Escolas que levam à frente projetos de valorização da diversidade étnico-racial buscam respostas a um modelo focado na história da Europa e enfrentam a chamada colonialidade do poder. “Esse é um conceito contemporâneo que serve como ferramenta racional para compreender e transformar a realidade”, analisa a socióloga e educadora Priscila Elisabete da Silva, doutora em Educação pela Faculdade de Educação da Universidade de São Paulo (FEUSP), que atua com formação de professores na temática das relações étnico-raciais. Segundo ela, ter uma atitude decolonial inclui tomar consciência de que todo o conhecimento dos colonizados (e dos escravizados) foi inferiorizado, deslegitimado, negado, subjugado, desumanizado. 

“Para enfrentar esse sistema e oferecer novas respostas, o papel dos gestores é importantíssimo. São eles que movimentam a mudança cotidiana, que não é uma questão teórica, e sim, prática”, defende Priscila. Segundo ela, cabe desconstruir a hierarquia, identificar que todos possuem experiências a serem partilhadas e incentivar a complementaridade de saberes na escola. A formadora defende o potencial de comunidades de aprendizagem. “Compartilhar experiências difíceis e preconceitos vivenciados toca um lado sensível das pessoas e estimula a empatia. Criar um ambiente saudável e de confiança para todos falarem, se ouvirem e ajudarem uns aos outros fortalece o conjunto e leva à troca de dicas e informações”, explica Priscila, que se identifica com o pensamento da ativista americana bell hooks

A mesma autora inspira os estudos de Janaína Dias Felipe, coordenadora do núcleo de estudos para relações étnico-raciais da regional noroeste de Belo Horizonte. A funcionária da Secretaria Municipal de Educação enviou à reportagem o seguinte trecho do livro Ensinando a Transgredir: A educação como prática de liberdade, de bell hooks: “Descobrir conhecimentos subjugados e tomar posse deles é um dos meios pelos quais as histórias alternativas podem ser resgatadas. Mas, para transformar radicalmente as instituições educacionais, esses conhecimentos têm de ser compreendidos e definidos pedagogicamente, não só como uma questão acadêmica, mas como questão de estratégia e prática.” 

Discutir a problemática étnico-racial e estratégias testadas nas escolas é rotina na rede de Belo Horizonte, que tem 500 unidades de Educação básica. Há grupos de estudos sobre o tema há mais de 15 anos. Desde 2017, são nove, um para cada regional de Educação. “Temos pelo menos 800 profissionais participando dos núcleos de estudos mensalmente. São professoras e integrantes das equipes gestoras que repassam informações e levantam questões em suas escolas”, descreve Janaína. Toda coordenadora pedagógica que insere a temática étnico-racial na discussão curricular influi na realidade dos estudantes.

- **Registros de dados**
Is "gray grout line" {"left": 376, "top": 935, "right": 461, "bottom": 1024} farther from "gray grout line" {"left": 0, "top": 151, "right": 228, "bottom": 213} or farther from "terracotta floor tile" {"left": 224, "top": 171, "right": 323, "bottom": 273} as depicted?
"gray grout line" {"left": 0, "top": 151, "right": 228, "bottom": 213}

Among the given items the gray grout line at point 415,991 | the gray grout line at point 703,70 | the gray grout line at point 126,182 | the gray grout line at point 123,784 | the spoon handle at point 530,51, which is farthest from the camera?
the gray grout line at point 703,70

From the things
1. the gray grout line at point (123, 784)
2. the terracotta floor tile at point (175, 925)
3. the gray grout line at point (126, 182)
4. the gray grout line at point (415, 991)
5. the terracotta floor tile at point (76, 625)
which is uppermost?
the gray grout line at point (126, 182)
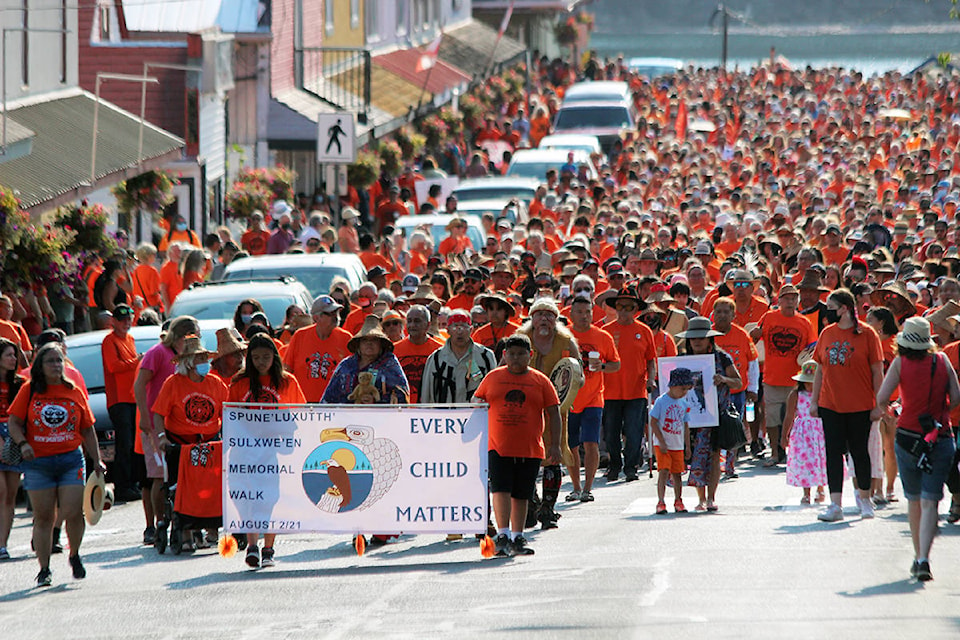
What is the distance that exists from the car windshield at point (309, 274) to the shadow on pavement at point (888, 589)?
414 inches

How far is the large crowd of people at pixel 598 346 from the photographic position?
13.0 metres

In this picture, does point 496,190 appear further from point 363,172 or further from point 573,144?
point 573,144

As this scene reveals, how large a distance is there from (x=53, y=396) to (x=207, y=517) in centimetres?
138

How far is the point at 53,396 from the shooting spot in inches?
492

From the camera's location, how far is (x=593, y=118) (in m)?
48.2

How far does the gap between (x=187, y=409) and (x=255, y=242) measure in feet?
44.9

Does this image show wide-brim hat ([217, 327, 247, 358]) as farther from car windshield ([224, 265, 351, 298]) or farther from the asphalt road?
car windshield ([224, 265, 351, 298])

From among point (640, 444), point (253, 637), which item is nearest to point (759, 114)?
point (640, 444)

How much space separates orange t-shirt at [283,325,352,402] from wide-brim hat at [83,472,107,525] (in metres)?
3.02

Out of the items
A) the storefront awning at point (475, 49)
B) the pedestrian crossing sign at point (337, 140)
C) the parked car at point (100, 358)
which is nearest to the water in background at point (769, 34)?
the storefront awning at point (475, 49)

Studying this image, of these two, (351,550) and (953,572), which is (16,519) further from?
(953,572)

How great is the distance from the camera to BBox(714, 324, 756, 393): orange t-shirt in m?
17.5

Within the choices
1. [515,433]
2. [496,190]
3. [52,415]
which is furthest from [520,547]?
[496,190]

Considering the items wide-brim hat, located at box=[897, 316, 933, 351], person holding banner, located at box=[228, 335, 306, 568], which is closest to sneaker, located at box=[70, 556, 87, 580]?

- **Problemas e tarefas**
(A) Copie sem mudar nada a parte do texto sobre diversidade étnico-racial nas escolas que começa em "Discutir a problemática" e vai até "realidade dos estudantes.".
(B) Escreva a continuação do texto sobre diversidade étnico-racial nas escolas, começando logo depois da última frase dele.
Os registros não têm nenhuma relação com o texto.

- **Respostas**
(A)
Discutir a problemática étnico-racial e estratégias testadas nas escolas é rotina na rede de Belo Horizonte, que tem 500 unidades de Educação básica. Há grupos de estudos sobre o tema há mais de 15 anos. Desde 2017, são nove, um para cada regional de Educação. “Temos pelo menos 800 profissionais participando dos núcleos de estudos mensalmente. São professoras e integrantes das equipes gestoras que repassam informações e levantam questões em suas escolas”, descreve Janaína. Toda coordenadora pedagógica que insere a temática étnico-racial na discussão curricular influi na realidade dos estudantes.

(B)
Um currículo decolonial, que desconstrói os estereótipos e restitui identidades apagadas, mostra as origens africanas e devolve potência aos estudantes negros. Em 2020, propostas pedagógicas com literatura afro-brasileira, africana e indígena geraram o desejo de conhecer mais sobre o tema nas crianças e em suas famílias. Oficinas de percussão africana e de turbantes resgataram a representatividade e identificação negra em uma turma de Educação de Jovens e Adultos (EJA). “Isso é fruto desse olhar empático, voltado para a mulher negra que é arrimo de família e precisa de condições para retomar os estudos”, conta Janaína. 

“Só se levanta para ensinar aquele que se sentou para aprender” 

O título acima é um provérbio africano citado por Fabiana Régis de Oliveira Souza, atual vice-diretora que há dez anos atua na gestão da Escola Municipal Professor Hilton Rocha, no Barreiro, periferia de Belo Horizonte. “Fui convidada a participar do núcleo de estudos em 2015, pela funcionária da biblioteca, pois ali fazíamos projetos com temáticas étnico-raciais”, conta. Inicialmente, Fabiana ficava em silêncio nos encontros, observando e ouvindo, se questionando como contribuir para a discussão. “Só depois de muito estudo e de provocar dezenas de reflexões com a equipe pedagógica da escola é que hoje eu digo: 'tenho um lugar de fala de mulher branca nas discussões de ERER'”, conta Fabiana, uma mulher loira, de pele clara.

É desafiador promover mudanças de comportamento e de cultura no ambiente escolar. Os docentes presenciam situações de preconceito e de injúria racial, mas a maioria sente-se despreparada para agir. “Tive professoras que diziam não dar conta de fazer um trabalho antirracista porque são brancas. Promovi círculos de discussão com a prática restaurativa para sensibilizar e envolver”, explica a gestora.

A Hilton Rocha apostou na formação de professores nos últimos três anos e incentiva reflexões e replanejamento constante. Uma pesquisa realizada há dois meses mostrou a percepção embranquecida dos estudantes – dos 622, apenas 50 se declaram pretos, 411 pardos e 192 brancos – o que coloca em xeque o trabalho com a identidade e provoca a equipe a repensar o currículo.

“Não é um caminho fácil, mas falar do tema é falar em direitos humanos, em Educação ética e de valores. Cabe a nós decidir qual escola queremos construir e como ela contribui para o território e para as famílias”, destaca Fabiana. O papel dos gestores inclui observar em que medida os espaços escolares acolhem as múltiplas vivências e as pessoas dentro deles. Jussara, mulher negra que cuida das relações étnico-raciais na SME paulistana, conclama que não é preciso ter sentido o racismo na pele para tomar atitudes. “A ERER não é exclusiva de escolas com estudantes negros, mas, sobretudo, onde existe gente racista que precisa compreender que não tem de ser. Não é responsabilidade da pessoa negra, mas de todos que se dizem educadores.”


Para saber mais 
Sites e publicações que são boas referências para gestores

Livro Ensinando a Transgredir: A Educação como prática de liberdade, de bell hooks, Ed. Martins Fontes, 2013

Coleção Que História É Essa?, de Rosa Margarida de Carvalho Rocha (confira aqui)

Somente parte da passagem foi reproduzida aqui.